▸ Given request: Which version of Solr does the forum post below say is being used?

I'm seeing pf and pf3 clauses fail to generate in long queries containing
synonyms.  Wondering if anyone else has run into this, or if it needs to be
submitted as a bug in Jira.   It is a showstopper problem for the current
project, as the pf and pf3 were pretty heavily tuned.

Using Solr 7.1; all fields are using the following type:

With query-time synonyms:
<fieldType name="my_text_general" class="solr.TextField"
positionIncrementGap="100" autoGeneratePhraseQueries="true">
<analyzer type="index">
<charFilter class="solr.PatternReplaceCharFilterFactory"
pattern="(?i)\b(anti|hypo|hyper|non)[-\\/ ](\w+)\b" replacement="$1$2"/>
<tokenizer class="solr.WhitespaceTokenizerFactory"/>
<filter class="solr.WordDelimiterGraphFilterFactory" generateWordParts="1"
generateNumberParts="1" catenateWords="1" catenateNumbers="1"
catenateAll="0" splitOnCaseChange="0" stemEnglishPossessive="1"
 protected="protwords_wdff.txt"/>
<filter class="solr.StopFilterFactory" ignoreCase="true"

▸ Provided material:
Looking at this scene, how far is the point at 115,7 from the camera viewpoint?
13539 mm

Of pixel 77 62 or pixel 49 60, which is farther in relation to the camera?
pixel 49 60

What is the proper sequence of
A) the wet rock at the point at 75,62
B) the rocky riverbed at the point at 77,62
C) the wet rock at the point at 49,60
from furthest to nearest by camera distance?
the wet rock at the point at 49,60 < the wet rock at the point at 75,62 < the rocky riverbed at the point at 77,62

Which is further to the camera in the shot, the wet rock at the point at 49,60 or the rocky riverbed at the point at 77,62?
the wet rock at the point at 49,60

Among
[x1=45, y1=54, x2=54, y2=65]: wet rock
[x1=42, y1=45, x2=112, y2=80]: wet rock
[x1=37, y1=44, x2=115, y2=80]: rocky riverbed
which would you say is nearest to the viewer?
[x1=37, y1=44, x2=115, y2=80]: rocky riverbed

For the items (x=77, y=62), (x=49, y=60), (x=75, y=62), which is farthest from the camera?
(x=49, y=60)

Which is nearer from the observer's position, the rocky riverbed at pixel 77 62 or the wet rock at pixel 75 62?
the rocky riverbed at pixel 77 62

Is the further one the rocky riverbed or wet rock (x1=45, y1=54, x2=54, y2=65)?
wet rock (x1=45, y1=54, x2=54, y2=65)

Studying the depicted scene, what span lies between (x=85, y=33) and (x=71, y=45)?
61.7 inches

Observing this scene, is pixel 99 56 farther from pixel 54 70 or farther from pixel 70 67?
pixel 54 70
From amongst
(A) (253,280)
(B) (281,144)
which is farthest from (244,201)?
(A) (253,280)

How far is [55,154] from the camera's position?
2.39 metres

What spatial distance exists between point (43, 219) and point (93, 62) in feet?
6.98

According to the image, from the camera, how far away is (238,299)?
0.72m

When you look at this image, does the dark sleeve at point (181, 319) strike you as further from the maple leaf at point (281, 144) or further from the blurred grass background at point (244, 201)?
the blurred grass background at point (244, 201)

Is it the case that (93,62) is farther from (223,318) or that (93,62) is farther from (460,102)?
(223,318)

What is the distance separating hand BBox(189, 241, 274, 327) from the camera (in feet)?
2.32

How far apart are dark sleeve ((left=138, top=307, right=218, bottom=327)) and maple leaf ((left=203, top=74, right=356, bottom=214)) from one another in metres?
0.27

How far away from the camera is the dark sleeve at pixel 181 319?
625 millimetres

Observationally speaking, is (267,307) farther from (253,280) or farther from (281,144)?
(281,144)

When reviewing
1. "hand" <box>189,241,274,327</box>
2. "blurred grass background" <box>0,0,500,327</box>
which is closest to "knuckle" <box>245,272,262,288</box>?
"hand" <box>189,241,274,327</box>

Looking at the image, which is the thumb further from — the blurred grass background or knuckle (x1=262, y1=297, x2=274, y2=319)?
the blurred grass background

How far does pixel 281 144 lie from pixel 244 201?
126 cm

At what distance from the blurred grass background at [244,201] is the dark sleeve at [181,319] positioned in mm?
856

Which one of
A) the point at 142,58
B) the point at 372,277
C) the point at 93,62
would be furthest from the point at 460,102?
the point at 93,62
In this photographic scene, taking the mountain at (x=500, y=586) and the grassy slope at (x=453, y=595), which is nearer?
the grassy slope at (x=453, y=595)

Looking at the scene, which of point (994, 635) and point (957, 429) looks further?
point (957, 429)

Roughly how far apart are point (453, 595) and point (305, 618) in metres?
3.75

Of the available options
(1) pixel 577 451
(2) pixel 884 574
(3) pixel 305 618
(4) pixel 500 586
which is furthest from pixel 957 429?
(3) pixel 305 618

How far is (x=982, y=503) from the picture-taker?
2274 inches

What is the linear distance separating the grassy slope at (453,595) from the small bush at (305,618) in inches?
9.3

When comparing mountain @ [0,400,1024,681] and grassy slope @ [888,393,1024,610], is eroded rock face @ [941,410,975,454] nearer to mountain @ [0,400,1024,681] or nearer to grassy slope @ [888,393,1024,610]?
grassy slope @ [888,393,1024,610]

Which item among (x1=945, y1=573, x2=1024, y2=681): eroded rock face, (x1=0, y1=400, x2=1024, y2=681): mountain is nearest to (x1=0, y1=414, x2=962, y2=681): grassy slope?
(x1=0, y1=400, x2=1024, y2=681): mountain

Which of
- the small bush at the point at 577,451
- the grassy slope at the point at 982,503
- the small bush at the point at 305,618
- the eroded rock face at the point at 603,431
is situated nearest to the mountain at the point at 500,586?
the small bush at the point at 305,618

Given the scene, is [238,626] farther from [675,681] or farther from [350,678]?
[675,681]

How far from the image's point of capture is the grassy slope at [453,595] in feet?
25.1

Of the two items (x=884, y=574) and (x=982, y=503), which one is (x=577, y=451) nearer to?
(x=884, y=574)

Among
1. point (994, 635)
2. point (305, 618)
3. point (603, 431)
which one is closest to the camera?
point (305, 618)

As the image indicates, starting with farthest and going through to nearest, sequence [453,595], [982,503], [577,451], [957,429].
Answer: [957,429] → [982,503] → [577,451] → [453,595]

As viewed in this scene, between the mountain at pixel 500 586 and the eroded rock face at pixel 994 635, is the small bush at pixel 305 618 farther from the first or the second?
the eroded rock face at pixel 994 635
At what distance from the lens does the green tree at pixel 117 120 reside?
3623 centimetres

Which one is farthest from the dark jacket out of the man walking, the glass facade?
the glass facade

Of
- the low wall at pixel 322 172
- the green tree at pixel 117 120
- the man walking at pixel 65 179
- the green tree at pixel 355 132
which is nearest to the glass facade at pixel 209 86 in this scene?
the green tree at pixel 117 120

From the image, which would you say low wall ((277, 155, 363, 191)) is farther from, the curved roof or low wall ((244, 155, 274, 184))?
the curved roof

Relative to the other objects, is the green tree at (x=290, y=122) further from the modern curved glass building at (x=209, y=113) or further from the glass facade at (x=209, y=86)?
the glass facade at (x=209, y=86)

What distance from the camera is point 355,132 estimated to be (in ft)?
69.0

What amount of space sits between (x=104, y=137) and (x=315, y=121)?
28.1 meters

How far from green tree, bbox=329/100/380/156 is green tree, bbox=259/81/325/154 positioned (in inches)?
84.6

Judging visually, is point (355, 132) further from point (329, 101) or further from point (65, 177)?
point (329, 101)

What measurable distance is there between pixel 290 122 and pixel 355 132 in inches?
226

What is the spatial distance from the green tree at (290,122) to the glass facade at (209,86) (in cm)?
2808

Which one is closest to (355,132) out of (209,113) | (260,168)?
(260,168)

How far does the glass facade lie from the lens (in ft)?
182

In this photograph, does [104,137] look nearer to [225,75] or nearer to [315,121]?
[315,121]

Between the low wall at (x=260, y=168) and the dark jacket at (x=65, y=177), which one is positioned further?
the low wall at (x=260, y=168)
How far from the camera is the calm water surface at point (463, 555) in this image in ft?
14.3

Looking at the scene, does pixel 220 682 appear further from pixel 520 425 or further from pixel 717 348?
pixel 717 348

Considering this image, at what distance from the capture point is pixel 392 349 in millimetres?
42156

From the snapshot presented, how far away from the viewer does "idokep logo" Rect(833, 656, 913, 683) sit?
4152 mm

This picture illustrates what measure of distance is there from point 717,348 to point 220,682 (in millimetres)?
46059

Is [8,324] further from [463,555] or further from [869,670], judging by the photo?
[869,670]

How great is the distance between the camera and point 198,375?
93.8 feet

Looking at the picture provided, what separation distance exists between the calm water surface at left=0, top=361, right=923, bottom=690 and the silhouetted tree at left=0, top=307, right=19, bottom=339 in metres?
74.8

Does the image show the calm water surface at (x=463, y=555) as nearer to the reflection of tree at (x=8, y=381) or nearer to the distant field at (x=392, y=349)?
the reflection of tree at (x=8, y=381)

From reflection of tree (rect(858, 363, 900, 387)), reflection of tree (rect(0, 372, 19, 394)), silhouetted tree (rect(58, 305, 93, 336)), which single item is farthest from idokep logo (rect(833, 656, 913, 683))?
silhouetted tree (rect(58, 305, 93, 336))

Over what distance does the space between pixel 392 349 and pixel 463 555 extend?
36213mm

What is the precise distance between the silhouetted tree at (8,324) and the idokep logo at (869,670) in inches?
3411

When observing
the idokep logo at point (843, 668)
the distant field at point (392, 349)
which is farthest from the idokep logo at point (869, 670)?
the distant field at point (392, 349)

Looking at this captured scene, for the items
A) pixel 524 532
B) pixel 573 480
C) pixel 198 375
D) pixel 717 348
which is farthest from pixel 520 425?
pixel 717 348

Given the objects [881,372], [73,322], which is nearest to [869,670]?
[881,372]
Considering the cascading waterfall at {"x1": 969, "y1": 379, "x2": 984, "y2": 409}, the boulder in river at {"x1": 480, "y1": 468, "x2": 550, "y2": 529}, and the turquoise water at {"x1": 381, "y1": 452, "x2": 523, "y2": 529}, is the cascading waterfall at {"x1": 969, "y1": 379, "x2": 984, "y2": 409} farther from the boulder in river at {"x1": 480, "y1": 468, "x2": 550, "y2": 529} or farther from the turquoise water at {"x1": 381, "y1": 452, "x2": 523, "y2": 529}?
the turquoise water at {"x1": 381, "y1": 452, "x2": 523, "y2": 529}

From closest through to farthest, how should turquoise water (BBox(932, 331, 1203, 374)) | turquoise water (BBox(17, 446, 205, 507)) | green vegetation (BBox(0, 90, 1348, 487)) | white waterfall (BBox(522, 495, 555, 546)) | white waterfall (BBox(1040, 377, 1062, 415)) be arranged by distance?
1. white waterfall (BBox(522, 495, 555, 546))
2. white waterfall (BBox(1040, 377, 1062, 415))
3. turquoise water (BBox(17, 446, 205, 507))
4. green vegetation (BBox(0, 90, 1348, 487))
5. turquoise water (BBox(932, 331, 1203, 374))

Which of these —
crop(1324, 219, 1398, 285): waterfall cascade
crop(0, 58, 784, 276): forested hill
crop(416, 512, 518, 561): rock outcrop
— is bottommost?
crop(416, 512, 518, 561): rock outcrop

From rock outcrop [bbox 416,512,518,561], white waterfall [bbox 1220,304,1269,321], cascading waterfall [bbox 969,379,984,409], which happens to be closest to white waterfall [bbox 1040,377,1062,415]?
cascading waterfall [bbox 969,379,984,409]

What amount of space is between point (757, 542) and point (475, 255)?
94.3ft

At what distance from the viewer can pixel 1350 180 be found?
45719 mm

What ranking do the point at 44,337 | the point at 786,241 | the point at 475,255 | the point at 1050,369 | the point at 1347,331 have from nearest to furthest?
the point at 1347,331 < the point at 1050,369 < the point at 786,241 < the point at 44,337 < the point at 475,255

▸ Full output: Solr 7.1